RECORDS SUPPLIED:
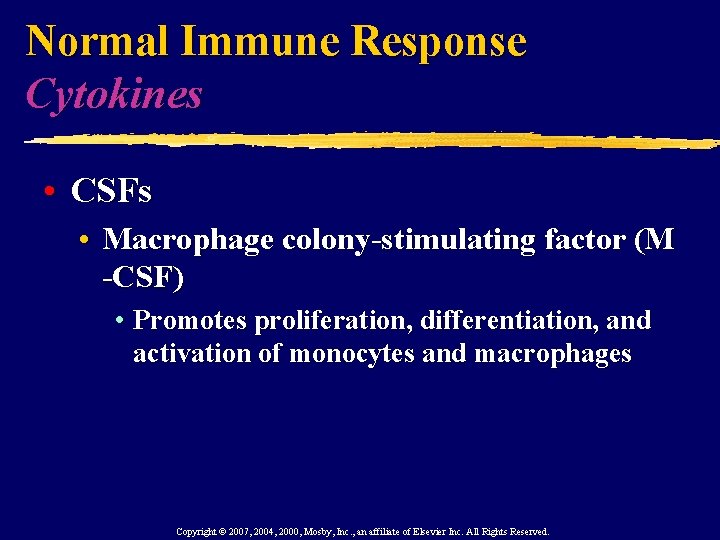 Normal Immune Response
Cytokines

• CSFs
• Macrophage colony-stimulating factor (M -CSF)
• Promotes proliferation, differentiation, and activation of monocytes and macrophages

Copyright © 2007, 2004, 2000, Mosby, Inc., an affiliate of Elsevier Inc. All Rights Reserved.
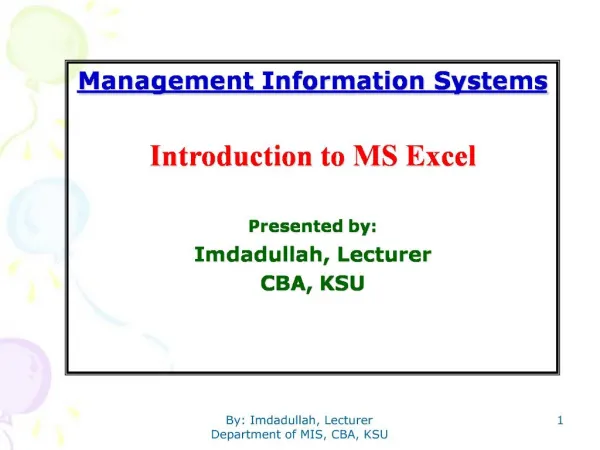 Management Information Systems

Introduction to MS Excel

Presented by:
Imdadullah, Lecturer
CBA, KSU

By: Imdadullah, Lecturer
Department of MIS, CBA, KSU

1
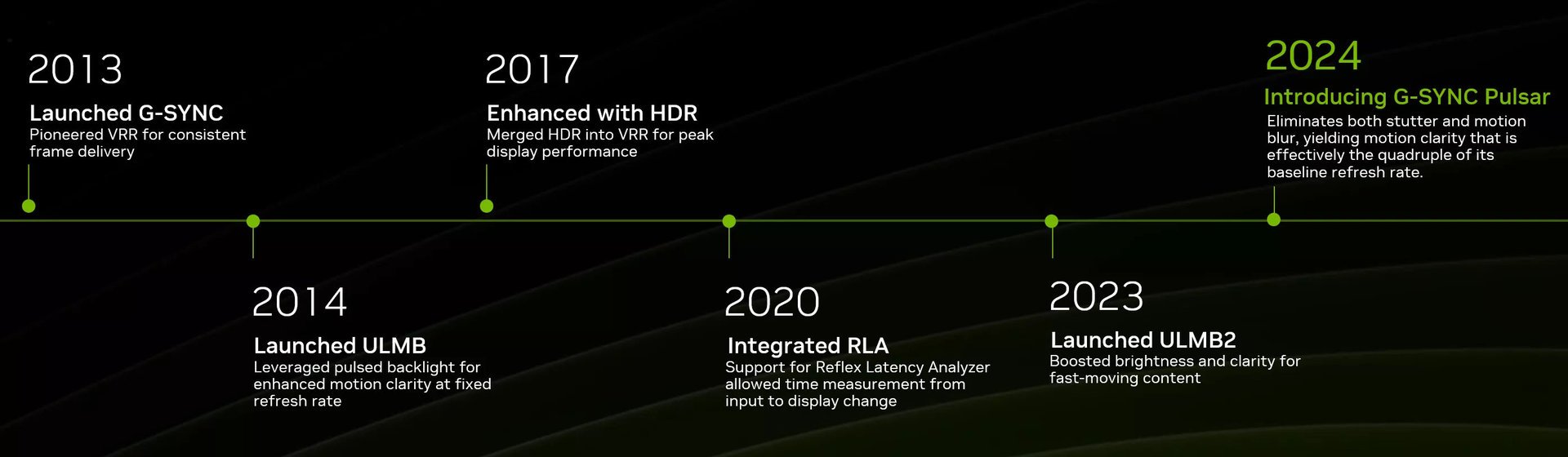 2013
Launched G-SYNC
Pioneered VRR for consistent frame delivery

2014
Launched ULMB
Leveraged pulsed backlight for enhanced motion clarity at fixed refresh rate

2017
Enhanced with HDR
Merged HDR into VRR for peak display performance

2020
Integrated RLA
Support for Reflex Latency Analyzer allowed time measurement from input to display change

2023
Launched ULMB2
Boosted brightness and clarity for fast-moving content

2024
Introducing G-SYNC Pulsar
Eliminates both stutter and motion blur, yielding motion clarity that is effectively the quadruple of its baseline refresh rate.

---

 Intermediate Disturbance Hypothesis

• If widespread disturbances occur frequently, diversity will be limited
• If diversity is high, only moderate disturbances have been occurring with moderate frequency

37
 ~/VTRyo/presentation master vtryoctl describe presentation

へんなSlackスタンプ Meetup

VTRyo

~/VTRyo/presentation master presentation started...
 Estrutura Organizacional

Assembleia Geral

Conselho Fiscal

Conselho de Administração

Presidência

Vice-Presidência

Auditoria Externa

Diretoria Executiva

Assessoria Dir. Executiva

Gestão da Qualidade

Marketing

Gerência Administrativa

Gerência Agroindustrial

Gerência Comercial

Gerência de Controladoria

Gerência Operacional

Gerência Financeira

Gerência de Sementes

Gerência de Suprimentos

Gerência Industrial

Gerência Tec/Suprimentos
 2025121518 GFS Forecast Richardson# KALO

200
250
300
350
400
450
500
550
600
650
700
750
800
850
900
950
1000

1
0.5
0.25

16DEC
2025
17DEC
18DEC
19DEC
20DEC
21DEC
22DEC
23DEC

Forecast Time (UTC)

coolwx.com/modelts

ASSIGNMENT:
Which part of the entries opens with the line containing "Normal Immune Response" and closes with the line containing "Eliminates both stutter"? Output that part exactly, ends included, pictures excluded.

PROBLEM SOLUTION:
 Normal Immune Response
Cytokines

• CSFs
• Macrophage colony-stimulating factor (M -CSF)
• Promotes proliferation, differentiation, and activation of monocytes and macrophages

Copyright © 2007, 2004, 2000, Mosby, Inc., an affiliate of Elsevier Inc. All Rights Reserved.
 Management Information Systems

Introduction to MS Excel

Presented by:
Imdadullah, Lecturer
CBA, KSU

By: Imdadullah, Lecturer
Department of MIS, CBA, KSU

1
 2013
Launched G-SYNC
Pioneered VRR for consistent frame delivery

2014
Launched ULMB
Leveraged pulsed backlight for enhanced motion clarity at fixed refresh rate

2017
Enhanced with HDR
Merged HDR into VRR for peak display performance

2020
Integrated RLA
Support for Reflex Latency Analyzer allowed time measurement from input to display change

2023
Launched ULMB2
Boosted brightness and clarity for fast-moving content

2024
Introducing G-SYNC Pulsar
Eliminates both stutter and motion blur, yielding motion clarity that is effectively the quadruple of its baseline refresh rate.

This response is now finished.